──────── MATERIAL TO PROCESS

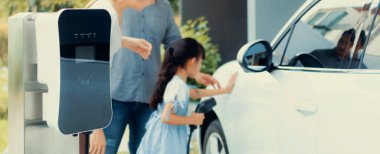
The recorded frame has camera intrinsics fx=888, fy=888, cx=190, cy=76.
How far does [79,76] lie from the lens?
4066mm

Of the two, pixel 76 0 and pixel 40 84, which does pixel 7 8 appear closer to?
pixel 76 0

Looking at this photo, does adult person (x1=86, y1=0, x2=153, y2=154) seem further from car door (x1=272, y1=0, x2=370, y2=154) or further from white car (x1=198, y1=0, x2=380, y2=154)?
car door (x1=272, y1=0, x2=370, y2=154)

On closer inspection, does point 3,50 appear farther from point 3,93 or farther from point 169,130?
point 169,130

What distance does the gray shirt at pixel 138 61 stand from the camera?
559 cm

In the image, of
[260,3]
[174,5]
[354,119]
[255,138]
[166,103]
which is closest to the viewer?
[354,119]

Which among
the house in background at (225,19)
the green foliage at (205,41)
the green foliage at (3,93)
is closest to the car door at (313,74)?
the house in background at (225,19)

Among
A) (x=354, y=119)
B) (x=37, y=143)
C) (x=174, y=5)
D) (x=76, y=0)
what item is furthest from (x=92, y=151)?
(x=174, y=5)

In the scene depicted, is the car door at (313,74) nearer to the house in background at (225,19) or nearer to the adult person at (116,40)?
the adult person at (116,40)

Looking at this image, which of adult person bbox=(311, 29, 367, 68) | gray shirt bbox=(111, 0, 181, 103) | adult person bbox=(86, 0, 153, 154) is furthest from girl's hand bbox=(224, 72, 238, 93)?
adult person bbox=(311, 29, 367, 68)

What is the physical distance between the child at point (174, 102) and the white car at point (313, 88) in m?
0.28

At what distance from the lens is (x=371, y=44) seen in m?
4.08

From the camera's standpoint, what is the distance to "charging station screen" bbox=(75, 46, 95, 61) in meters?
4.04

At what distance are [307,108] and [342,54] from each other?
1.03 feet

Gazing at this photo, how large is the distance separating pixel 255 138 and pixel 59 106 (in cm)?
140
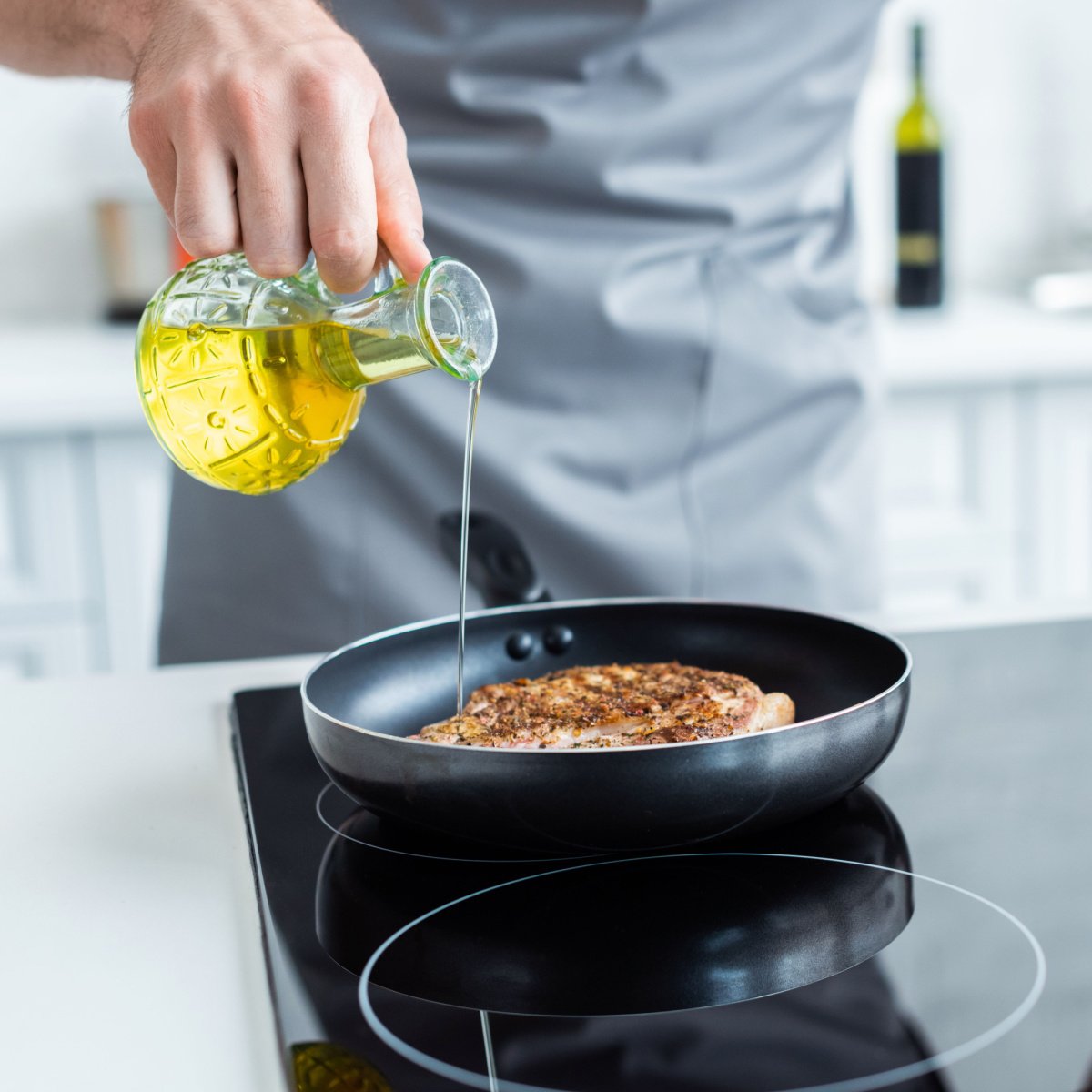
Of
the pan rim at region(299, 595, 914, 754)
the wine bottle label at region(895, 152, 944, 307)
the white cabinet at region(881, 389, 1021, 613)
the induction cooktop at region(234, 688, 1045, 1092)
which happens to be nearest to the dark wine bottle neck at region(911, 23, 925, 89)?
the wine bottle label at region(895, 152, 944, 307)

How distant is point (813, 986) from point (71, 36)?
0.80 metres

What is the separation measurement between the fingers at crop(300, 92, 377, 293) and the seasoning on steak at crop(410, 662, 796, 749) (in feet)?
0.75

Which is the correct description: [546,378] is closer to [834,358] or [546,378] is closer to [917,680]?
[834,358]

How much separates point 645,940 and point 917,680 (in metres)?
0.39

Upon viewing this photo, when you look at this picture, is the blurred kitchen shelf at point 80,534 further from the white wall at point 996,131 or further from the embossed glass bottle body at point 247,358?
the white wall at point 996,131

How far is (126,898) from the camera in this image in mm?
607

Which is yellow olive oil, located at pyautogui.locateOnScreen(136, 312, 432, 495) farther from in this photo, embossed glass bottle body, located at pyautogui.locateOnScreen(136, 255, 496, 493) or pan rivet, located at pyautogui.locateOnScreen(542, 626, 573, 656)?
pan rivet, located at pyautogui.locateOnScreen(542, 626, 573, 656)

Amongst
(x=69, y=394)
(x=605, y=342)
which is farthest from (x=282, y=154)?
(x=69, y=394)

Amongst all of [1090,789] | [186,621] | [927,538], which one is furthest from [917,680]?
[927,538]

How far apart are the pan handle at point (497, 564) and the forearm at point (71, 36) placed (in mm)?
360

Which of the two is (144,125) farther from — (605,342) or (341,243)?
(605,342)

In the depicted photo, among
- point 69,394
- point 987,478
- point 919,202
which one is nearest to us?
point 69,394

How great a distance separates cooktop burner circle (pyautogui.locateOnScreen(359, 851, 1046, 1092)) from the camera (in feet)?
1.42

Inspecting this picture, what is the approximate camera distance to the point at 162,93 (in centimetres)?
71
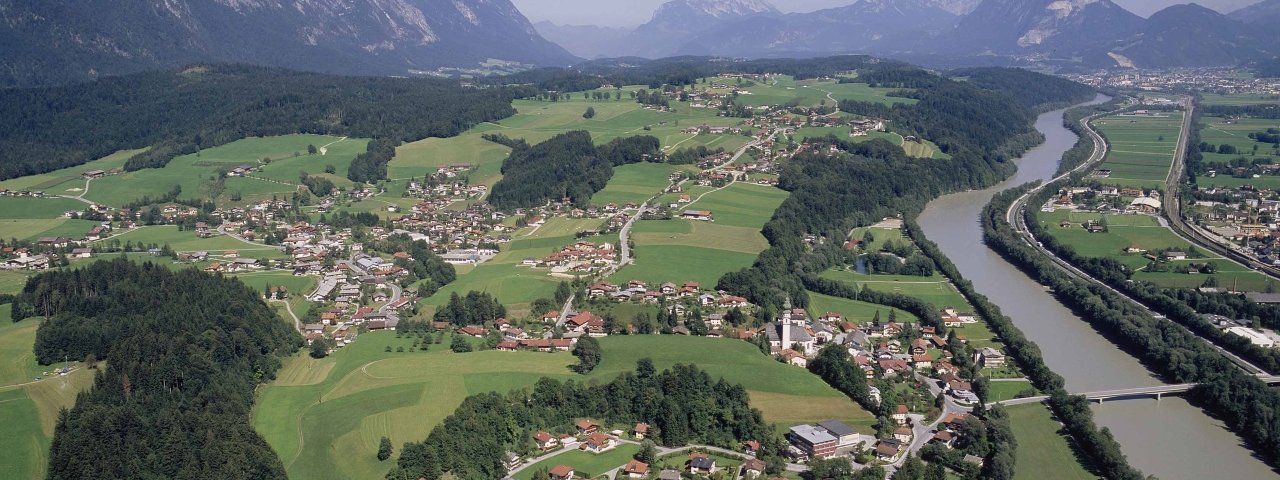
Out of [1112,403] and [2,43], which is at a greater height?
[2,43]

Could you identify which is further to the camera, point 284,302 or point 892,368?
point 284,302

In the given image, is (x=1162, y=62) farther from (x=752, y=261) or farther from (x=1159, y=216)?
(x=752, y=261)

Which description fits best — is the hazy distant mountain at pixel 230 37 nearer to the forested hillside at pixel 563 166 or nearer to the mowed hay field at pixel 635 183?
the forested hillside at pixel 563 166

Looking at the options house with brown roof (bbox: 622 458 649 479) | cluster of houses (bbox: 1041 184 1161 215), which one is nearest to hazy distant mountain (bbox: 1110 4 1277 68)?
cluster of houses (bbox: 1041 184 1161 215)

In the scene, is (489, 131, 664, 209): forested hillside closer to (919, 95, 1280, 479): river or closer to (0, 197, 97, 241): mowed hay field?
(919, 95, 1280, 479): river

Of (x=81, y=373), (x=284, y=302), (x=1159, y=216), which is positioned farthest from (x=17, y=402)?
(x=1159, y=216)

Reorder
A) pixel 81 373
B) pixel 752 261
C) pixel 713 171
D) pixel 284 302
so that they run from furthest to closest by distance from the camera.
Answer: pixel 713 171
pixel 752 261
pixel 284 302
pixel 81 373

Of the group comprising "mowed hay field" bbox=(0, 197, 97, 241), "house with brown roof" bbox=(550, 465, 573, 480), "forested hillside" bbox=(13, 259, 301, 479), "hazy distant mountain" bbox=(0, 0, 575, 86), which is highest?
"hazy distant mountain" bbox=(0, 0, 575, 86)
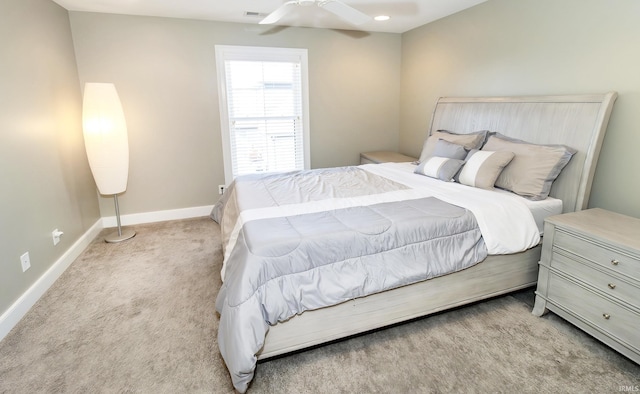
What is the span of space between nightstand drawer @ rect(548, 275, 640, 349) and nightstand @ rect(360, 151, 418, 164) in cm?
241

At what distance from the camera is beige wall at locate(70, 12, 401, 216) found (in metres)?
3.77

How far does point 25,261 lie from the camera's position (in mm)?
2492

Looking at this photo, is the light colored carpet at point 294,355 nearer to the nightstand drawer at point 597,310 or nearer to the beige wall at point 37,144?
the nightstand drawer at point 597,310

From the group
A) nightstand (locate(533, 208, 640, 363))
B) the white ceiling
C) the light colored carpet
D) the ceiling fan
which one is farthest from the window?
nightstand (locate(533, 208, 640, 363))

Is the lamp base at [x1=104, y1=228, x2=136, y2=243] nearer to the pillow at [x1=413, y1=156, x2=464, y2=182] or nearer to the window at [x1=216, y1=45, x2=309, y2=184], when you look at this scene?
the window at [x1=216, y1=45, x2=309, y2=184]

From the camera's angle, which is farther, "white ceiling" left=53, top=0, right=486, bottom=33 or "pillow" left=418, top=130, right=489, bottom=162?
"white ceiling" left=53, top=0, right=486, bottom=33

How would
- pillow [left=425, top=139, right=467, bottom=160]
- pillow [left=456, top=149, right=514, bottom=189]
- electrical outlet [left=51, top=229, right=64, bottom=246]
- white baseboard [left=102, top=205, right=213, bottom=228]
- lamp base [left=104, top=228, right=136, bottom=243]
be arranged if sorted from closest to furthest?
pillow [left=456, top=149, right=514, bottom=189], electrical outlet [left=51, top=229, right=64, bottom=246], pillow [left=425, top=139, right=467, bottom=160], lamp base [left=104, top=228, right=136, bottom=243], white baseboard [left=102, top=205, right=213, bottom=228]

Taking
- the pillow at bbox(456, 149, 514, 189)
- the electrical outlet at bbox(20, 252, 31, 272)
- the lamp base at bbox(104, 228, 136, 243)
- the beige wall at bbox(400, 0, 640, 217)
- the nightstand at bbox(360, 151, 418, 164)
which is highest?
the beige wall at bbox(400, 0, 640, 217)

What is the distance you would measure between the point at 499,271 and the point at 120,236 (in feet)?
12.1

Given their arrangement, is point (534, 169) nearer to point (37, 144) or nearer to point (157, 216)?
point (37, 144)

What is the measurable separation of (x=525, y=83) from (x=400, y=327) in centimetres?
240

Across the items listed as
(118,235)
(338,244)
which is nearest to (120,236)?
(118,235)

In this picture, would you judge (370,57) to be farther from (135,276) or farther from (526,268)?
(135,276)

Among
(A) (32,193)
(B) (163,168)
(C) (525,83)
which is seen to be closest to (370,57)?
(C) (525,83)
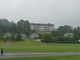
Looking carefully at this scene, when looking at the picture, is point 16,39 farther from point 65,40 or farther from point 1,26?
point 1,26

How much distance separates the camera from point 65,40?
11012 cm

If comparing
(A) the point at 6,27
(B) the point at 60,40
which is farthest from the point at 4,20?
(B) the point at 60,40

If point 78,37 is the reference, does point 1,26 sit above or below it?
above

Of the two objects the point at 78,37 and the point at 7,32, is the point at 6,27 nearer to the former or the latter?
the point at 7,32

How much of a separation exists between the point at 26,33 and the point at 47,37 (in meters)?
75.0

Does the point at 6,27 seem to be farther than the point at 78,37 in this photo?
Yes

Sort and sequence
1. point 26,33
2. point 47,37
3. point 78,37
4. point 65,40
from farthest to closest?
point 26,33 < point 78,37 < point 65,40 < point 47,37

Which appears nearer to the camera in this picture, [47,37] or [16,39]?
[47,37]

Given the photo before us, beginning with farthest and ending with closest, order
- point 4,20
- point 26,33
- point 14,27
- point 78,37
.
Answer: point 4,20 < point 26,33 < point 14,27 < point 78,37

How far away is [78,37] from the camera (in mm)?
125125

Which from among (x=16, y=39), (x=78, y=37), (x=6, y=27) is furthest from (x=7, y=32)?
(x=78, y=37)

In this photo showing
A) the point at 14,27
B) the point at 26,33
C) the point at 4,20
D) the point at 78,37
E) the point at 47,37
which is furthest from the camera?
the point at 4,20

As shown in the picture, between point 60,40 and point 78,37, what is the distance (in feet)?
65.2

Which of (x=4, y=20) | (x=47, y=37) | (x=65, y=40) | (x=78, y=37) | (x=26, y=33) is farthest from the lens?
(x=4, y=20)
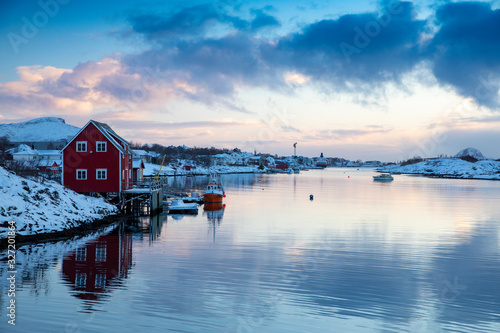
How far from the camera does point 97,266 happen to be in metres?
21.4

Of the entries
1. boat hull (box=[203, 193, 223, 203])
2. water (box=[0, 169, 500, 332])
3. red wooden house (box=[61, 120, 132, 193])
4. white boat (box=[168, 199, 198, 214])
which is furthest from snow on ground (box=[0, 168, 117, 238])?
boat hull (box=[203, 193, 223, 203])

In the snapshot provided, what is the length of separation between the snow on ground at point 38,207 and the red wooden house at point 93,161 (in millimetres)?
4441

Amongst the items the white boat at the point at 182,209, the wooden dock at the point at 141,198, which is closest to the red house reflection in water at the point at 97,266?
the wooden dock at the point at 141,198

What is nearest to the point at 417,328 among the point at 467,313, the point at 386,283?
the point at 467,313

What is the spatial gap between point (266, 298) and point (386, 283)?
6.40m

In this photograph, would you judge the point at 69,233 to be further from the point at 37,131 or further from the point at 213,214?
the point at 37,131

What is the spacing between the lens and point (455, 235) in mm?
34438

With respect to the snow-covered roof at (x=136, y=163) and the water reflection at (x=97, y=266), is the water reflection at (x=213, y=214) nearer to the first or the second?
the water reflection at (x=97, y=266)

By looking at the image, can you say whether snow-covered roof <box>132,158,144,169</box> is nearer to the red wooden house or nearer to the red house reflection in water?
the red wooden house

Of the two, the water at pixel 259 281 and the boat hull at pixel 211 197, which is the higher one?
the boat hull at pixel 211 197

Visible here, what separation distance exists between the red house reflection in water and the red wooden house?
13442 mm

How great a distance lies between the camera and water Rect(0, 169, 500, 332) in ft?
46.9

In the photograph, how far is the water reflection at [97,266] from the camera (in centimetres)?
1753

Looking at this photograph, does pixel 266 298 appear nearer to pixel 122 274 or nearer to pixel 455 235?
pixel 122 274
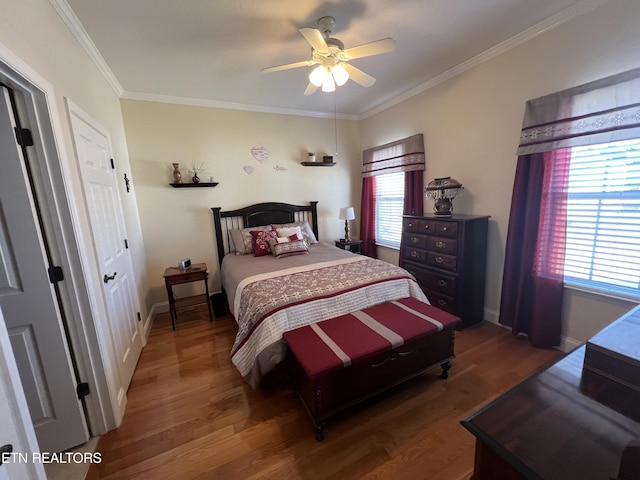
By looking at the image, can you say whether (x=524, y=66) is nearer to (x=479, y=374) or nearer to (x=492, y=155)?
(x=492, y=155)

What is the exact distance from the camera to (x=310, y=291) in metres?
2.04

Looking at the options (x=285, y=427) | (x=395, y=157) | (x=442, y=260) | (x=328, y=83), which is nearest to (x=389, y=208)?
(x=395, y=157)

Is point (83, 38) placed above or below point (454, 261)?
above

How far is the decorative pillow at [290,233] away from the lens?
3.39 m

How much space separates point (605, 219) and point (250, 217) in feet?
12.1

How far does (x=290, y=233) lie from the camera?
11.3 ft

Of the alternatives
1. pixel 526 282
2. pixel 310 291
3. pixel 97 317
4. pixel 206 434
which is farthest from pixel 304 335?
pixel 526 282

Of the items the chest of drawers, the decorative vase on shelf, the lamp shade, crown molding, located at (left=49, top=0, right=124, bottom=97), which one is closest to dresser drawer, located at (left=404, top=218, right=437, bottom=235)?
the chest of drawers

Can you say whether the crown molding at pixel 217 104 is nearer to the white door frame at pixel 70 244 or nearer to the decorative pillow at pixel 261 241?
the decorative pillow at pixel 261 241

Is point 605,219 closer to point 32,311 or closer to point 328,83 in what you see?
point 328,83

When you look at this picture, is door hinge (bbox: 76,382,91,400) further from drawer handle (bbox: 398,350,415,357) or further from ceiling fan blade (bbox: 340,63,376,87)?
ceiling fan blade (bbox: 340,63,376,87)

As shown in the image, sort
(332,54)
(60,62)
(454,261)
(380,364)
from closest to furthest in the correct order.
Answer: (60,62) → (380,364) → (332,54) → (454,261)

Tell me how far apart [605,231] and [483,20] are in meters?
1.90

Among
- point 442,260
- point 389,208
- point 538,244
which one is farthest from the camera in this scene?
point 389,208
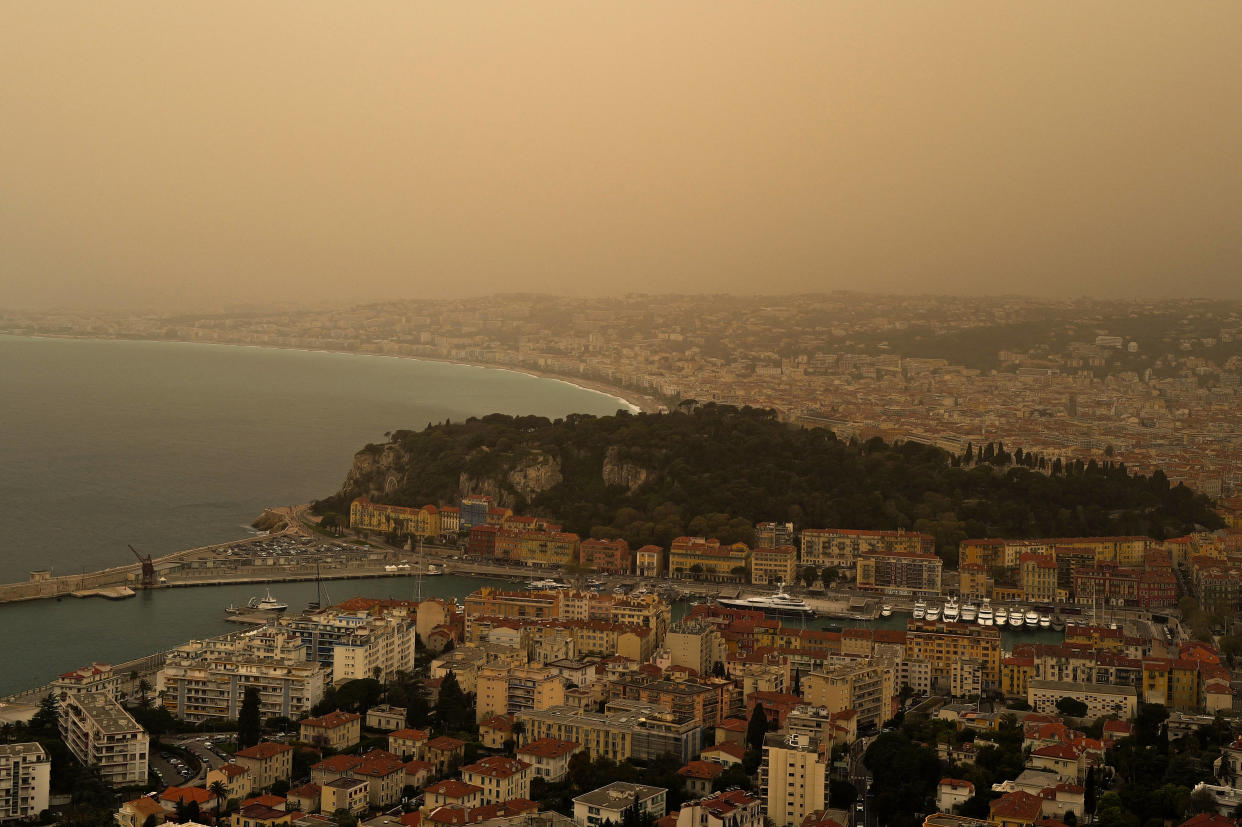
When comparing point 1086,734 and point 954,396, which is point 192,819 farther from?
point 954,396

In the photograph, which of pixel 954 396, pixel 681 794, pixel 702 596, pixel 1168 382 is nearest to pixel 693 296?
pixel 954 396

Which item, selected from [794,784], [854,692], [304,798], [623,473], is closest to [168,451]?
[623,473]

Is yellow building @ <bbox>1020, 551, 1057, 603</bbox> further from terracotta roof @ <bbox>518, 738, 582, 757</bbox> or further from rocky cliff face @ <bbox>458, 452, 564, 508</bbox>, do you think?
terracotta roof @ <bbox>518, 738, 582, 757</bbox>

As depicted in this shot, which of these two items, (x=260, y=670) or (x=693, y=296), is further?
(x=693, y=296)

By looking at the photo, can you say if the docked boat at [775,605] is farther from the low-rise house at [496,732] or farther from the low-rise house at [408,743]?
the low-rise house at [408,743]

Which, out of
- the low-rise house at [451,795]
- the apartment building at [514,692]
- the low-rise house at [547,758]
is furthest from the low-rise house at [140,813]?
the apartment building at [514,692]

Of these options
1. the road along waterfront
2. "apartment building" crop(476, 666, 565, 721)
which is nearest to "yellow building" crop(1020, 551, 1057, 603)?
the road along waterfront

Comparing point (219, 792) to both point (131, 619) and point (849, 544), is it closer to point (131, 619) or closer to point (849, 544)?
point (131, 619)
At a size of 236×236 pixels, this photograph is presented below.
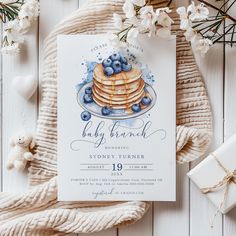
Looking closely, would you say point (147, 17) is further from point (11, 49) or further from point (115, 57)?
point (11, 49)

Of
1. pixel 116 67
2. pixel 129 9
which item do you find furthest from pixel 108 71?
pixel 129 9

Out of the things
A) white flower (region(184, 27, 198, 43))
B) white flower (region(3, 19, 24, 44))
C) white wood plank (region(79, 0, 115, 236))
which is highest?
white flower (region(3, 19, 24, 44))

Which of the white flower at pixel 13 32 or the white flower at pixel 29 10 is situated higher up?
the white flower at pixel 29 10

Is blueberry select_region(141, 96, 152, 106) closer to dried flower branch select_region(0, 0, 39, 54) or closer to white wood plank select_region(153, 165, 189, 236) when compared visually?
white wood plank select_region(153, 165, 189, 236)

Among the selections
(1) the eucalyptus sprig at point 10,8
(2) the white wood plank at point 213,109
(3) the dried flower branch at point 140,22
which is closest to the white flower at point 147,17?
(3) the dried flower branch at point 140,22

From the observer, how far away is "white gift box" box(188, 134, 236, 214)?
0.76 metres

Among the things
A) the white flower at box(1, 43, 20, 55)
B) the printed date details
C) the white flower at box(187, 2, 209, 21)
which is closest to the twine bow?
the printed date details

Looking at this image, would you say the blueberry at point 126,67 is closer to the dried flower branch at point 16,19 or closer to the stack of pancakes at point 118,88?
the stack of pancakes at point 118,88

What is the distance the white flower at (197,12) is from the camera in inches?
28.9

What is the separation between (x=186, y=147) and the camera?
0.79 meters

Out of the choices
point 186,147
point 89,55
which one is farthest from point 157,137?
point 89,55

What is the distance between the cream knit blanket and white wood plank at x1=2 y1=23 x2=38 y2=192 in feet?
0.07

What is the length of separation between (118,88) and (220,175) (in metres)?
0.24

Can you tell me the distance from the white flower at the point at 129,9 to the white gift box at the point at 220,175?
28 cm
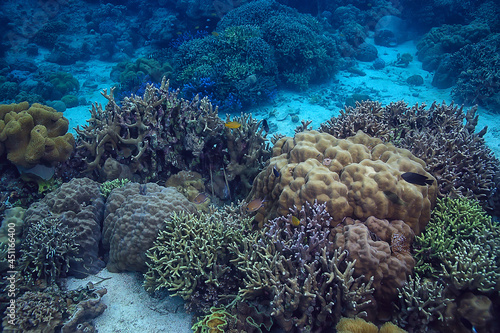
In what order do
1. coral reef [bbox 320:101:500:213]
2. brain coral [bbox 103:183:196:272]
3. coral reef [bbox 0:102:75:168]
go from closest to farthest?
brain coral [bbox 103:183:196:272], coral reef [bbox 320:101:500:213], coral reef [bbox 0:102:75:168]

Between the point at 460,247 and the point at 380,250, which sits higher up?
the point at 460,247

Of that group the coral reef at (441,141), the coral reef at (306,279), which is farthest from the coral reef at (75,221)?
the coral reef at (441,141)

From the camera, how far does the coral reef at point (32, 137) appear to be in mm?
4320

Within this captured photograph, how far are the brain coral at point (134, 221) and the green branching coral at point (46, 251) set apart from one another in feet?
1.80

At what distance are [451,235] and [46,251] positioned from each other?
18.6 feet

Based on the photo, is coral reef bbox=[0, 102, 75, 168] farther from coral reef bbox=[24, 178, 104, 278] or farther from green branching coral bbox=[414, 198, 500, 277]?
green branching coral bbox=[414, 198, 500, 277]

────────────────

== TASK DETAILS ==
From the line containing "What is the distance the" down to the final line of the listing above, write out only those lines exactly as they are, minus the pictures.

== SOLUTION BELOW ==
What is the distance the white flower at (197,12) is from the camera in inches?
28.9

What is the separation between (x=186, y=147) and the camera?
0.79 meters

Out of the choices
point 186,147
point 89,55
which one is farthest from point 157,137?
point 89,55

What is the distance between the cream knit blanket and white wood plank at x1=2 y1=23 x2=38 y2=192 in feet?
0.07

What is the length of separation between (118,88) and (220,175) (in metres)?
0.24

Can you tell me the distance from the white flower at the point at 129,9 to the white gift box at the point at 220,175?
28 cm
In what order do
1. coral reef [bbox 320:101:500:213]
2. brain coral [bbox 103:183:196:272]
3. coral reef [bbox 0:102:75:168]
go from closest to farthest?
brain coral [bbox 103:183:196:272], coral reef [bbox 320:101:500:213], coral reef [bbox 0:102:75:168]

Between the point at 460,247 and the point at 380,250, which sits higher up?
the point at 460,247

Of that group the coral reef at (441,141), the coral reef at (306,279), which is farthest from the coral reef at (75,221)?
the coral reef at (441,141)

From the camera, how far does the coral reef at point (32, 137) appear to be in mm?
4320

Within this captured photograph, how far are the brain coral at point (134, 221) and the green branching coral at point (46, 251) set apart from one another in feet?
1.80

At what distance are [451,235] and [46,251] positioned from each other?
18.6 feet

Based on the photo, is coral reef bbox=[0, 102, 75, 168] farther from coral reef bbox=[24, 178, 104, 278] or farther from green branching coral bbox=[414, 198, 500, 277]?
green branching coral bbox=[414, 198, 500, 277]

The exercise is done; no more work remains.